Parents who received monthly child tax credit payments were likelier than the average voter to approve of President Joe Biden last year, but actually might have become less likely to approve of Biden after the checks stopped.
Survey data suggests Biden’s approval was 4 percentage points higher among parents when the payments started in July, according to researchers at Fighting Chance for Families Action, a project of the liberal groups Data for Progress and Groundwork Collaborative.
As Biden’s approval among likely voters sagged last fall, the apparent boost from the child tax credit diminished as well. But after the payments unexpectedly stopped in January, the “CTC effect” actually turned slightly negative, though not to a statistically significant degree.
“While not massive, these effects are clear at the margins — which is extremely important in politics,” Fighting Chance for Families Action researchers Colin McAuliffe, Ahmad Ali and Ethan Winter wrote in their report.

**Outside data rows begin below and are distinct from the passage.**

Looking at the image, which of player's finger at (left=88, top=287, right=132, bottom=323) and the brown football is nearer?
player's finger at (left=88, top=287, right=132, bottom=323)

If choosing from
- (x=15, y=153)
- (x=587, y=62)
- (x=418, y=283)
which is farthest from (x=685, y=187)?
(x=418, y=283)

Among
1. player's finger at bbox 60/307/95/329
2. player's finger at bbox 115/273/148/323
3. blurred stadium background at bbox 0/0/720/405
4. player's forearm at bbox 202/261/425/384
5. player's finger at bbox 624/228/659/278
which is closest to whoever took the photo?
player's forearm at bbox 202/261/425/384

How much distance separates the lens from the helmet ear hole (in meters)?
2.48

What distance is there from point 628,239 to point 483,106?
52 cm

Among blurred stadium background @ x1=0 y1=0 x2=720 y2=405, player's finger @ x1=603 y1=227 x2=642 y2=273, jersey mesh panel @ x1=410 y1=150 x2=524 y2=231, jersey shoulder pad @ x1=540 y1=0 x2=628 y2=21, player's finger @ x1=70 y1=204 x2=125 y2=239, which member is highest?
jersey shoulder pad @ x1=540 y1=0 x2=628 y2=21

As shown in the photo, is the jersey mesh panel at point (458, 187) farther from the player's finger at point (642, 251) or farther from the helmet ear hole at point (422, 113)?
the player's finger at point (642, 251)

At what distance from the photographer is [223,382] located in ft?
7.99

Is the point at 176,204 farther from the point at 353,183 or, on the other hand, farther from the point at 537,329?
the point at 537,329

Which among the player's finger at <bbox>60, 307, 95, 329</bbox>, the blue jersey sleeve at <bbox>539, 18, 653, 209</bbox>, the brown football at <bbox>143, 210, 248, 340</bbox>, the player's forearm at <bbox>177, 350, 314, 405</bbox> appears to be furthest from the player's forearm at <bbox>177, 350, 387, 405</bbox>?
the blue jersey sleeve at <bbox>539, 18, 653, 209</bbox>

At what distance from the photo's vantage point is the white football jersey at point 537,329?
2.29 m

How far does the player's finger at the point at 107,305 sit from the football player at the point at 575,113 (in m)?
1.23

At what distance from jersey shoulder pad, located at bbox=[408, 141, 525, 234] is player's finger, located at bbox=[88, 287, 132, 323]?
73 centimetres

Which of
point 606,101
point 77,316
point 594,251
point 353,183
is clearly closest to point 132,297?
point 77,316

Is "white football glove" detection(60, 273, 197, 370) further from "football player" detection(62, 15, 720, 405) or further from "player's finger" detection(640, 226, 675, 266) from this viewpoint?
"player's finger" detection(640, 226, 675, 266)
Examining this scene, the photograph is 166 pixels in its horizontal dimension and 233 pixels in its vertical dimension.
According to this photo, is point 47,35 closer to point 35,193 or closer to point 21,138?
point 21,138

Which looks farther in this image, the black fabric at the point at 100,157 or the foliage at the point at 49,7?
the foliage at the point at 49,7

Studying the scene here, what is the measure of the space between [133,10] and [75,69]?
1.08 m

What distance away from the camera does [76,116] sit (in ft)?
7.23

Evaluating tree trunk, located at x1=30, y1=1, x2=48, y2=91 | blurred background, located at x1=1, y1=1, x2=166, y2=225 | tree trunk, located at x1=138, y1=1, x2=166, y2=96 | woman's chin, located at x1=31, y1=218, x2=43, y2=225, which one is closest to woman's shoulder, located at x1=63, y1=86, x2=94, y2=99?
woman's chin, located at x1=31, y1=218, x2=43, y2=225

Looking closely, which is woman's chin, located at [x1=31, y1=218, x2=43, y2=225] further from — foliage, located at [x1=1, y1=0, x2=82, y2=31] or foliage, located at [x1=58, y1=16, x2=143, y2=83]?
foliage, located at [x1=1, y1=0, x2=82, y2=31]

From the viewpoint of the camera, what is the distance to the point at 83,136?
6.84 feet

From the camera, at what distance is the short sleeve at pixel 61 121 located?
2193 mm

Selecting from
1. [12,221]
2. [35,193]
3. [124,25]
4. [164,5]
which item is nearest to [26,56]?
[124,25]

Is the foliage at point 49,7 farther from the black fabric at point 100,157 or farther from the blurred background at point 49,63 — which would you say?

A four-point boost in approval among parents, like the one the payments may have initially provided, would amount to less than one point overall, since most voters aren’t looking after minor children. But parents of school-age kids have been an especially important constituency in national politics for the past six months, with Republicans claiming public schools abuse children and trample parental rights.
Democrats have said they believed the expanded child tax credit would create a “sacred bond” between parents and the federal government akin to the way Social Security retirement benefits transformed seniors into a powerful voting bloc, making the benefits almost untouchable politically.
The American Rescue Plan boosted the credit’s maximum value to $3,600 for parents of kids under 6 ($3,000 for kids under 18) and told the IRS to distribute the money in advance monthly installments — even to parents with no tax liability and no earned income. In effect, the credit became the kind of monthly child allowance that is typical in other countries.
But the payments suddenly stopped after six months without any major upheaval, even though Democrats had promised the money would continue and that its discontinuation would spike child poverty. Thirty-six million households were left hanging; several parents told HuffPost they felt betrayed.
The unexpected demise of the expanded child tax credit resulted from Sen. Joe Manchin (D-W.Va.) refusing to go along with his party’s Build Back Better Act, which would have continued the benefits for another year. Manchin particularly disliked the credit, claiming parents waste it on drugs.
Early research suggests that the expiration of the benefit has, in fact, increased child poverty by 40%. Since the simplest way to alleviate poverty is to give people money, the simplest way to make it worse is to take the money away.
After the payments stopped, parents with young children have experienced increased material hardship and financial instability, according to a new analysis of Census data by scholars at Poverty Solutions, a research initiative at the University of Michigan.
Rates of food insufficiency — defined in the report as a survey respondent saying there was either sometimes or often “not enough to eat” in their household during the prior week — had been consistently higher among parents of minor children during the coronavirus pandemic. The child tax credit narrowed the gap, which had once again widened by February, after the credit went away. A similar pattern held for parents who said it’s been “very difficult” to pay basic expenses.
In other words, Congress put low-income families on a poverty roller coaster. But the economic impact of the child benefit coming and going has been mostly ignored in Washington, where the threat of inflation has taken center stage.
“While much attention has been placed on the impact of rising prices on the ability of families to pay for basic necessities, the impact of the expiration of monthly CTC payments is much more clear,” the University of Michigan’s Patrick Cooney, Luke Shaefer, and Samiul Jubaed wrote in their report.